Maciej Ścigaj uważa, że pod okiem Zbigniewa Markuszewskiego - gra Chrobrego ulegnie poprawie

Początek ligi macie mocny. Na inaugurację podejmujecie brązowych medalistów MP z Kwidzyna, a później czeka was wyjazdowa potyczka z Warmią Olsztyn. Już na samym wstępie głogowska "siódemka" zostanie wystawiona na poważny test.

- Te dwie drużyny na pewno pokażą w jakim miejscu jest Chrobry, jednakże jak pokazał poprzedni sezon w lidze nie ma faworytów i rozdzielanie medali jak i typowanie spadkowiczów nie ma sensu. Na pewno będziemy chcieli wygrać te spotkania i mieć na koncie 4 punkty.

Z roku na rok do polskiej ligi przychodzi coraz więcej gwiazd światowego szczypiorniaka jak Nikola Eklemović, Denis Buntić, czy Sławomir Szmal. Parę lat temu taki obrót spraw był nie do pomyślenia.
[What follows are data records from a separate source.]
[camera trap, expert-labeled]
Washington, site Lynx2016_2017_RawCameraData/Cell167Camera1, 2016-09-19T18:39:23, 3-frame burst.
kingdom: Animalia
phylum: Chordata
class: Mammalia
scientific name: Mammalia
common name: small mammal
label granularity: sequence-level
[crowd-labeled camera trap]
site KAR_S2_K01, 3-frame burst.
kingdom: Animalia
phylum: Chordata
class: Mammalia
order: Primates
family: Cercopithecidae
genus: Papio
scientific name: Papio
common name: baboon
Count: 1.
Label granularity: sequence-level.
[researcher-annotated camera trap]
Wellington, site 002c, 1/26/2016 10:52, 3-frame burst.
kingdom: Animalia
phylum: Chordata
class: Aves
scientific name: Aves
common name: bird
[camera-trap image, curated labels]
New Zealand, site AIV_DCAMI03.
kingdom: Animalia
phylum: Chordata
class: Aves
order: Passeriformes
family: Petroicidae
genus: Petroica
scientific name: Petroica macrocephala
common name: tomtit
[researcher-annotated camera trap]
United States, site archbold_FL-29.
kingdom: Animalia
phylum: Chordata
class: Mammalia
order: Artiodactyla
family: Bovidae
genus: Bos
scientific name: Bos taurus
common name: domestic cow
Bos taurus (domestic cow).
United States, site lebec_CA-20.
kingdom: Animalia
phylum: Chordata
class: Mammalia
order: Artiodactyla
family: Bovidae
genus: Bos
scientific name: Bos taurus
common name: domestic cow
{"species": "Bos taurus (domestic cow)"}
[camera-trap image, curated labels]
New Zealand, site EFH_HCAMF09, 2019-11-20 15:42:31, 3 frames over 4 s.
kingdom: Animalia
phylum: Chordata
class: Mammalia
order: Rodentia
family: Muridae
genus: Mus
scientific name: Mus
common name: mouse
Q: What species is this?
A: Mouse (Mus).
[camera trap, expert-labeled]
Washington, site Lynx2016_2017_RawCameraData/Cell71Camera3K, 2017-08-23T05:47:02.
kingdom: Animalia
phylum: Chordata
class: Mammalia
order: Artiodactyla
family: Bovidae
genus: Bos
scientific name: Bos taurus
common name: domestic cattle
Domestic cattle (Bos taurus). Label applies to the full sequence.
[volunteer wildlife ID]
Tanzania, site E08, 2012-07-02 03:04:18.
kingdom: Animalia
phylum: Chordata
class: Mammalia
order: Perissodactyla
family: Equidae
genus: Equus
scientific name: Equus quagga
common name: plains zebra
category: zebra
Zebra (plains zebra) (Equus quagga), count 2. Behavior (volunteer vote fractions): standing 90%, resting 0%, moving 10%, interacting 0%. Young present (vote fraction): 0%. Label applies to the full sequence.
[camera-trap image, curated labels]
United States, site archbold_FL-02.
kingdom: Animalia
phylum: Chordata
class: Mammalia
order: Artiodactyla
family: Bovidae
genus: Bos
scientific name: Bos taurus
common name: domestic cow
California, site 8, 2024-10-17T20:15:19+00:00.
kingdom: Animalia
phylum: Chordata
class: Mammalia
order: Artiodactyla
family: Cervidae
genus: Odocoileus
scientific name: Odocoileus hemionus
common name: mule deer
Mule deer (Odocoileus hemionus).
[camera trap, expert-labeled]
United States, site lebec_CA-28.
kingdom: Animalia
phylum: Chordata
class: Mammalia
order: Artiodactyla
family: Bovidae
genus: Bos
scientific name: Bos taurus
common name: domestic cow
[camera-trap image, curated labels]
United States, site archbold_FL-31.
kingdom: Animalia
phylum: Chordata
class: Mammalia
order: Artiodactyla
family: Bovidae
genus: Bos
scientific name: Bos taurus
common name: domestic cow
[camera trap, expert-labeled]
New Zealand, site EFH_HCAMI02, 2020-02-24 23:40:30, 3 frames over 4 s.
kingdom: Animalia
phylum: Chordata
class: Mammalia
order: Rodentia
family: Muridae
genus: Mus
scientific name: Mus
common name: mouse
Co Twoim zdaniem wpływa na to, że tak utytułowani zawodnicy chcą grać w polskiej lidze?

- Największe znaczenie ma budżet klubu, bo oprócz Kielc i Płocka nikogo na to nie stać. Niektórzy wracają, by w Polsce dograć te ostatnie lata na rodzinnym podwórku, ale to bardzo dobrze, że tacy zawodnicy przychodzą i podnoszą poziom, jak i wartość naszej ligi.

Jakie cele stawiasz sobie przed rozpoczęciem kolejnego sezonu?

- Na pewno jak każdy sportowiec chce i będę walczyć o jak najwyższe miejsce w lidze, ale co z tego wyjdzie - zweryfikuje boisko.

Czego mogę Tobie życzyć na nadchodzące rozgrywki?

- Na pewno zdrowia zdrowia i jeszcze raz zdrowia, a o resztę będę walczył z drużyną na boisku.